====== Texte du document ======
MORAVES ou FRERES UNIS, Moraves, Moravites ou Freres unis, secte particuliere & reste de Hussites, répandus en bon nombre sur les frontieres de Pologne, de Bohème & de Moravie ; d’où, selon toute apparence, ils ont pris le nom de Moraves : on les appelle encore Hernheutes, du nom de leur principale résidence en Lusace, contrée d’Allemagne.

Ils subsistent de nos jours en plusieurs maisons ou communautés, qui n’ont d’autre liaison entr’elles, que la conformité de vie & d’institut. Ces maisons sont proprement des agrégations de séculiers, gens mariés & autres, mais qui tous ne sont retenus que par le lien d’une société douce & toujours libre ; agrégation où tous les sujets en société de biens & de talens, exercent différens arts & professions au profit général de la communauté ; de façon néanmoins que chacun y trouve aussi quelque intérêt qui lui est propre. Leurs enfans sont élevés en commun aux dépens de la maison, & on les y occupe de bonne heure, d’une maniere édifiante & fructueuse ; ensorte que les parens n’en sont point embarrassés.
======
> **Consigne A**: D'après le texte sur les Moraves, quel autre nom leur donne-t-on encore ?
> **Consigne B**: Recopiez le passage du texte sur les Moraves de "MORAVES ou FRERES" à "Lusace, contrée d’Allemagne.", en remplaçant "Lusace" par "Saxe".
====== Données fournies ======
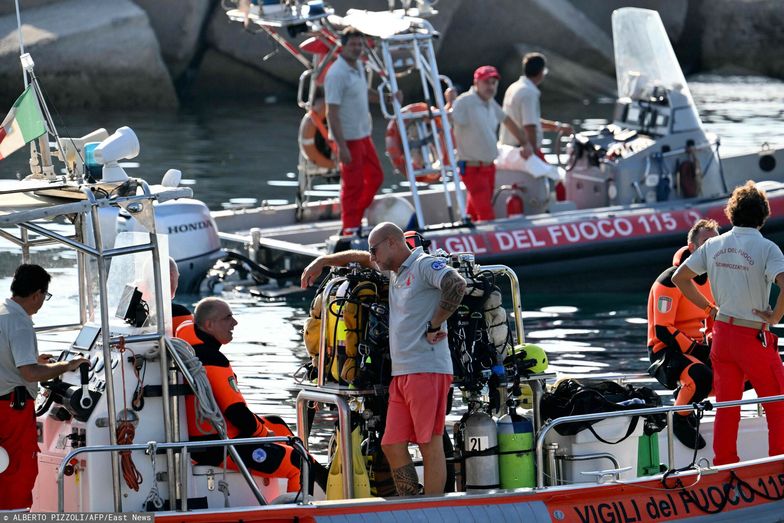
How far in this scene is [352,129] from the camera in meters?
======
====== Données fournies ======
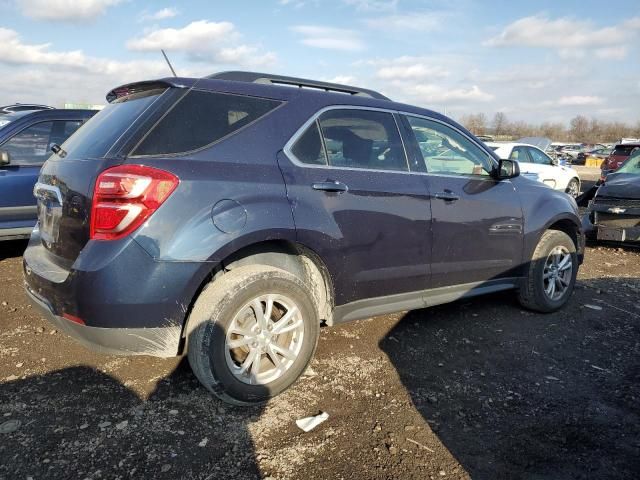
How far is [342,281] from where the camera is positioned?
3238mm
======
> **Corrigé A**: On les appelle aussi Hernheutes.

> **Corrigé B**:
MORAVES ou FRERES UNIS, Moraves, Moravites ou Freres unis, secte particuliere & reste de Hussites, répandus en bon nombre sur les frontieres de Pologne, de Bohème & de Moravie ; d’où, selon toute apparence, ils ont pris le nom de Moraves : on les appelle encore Hernheutes, du nom de leur principale résidence en Saxe, contrée d’Allemagne.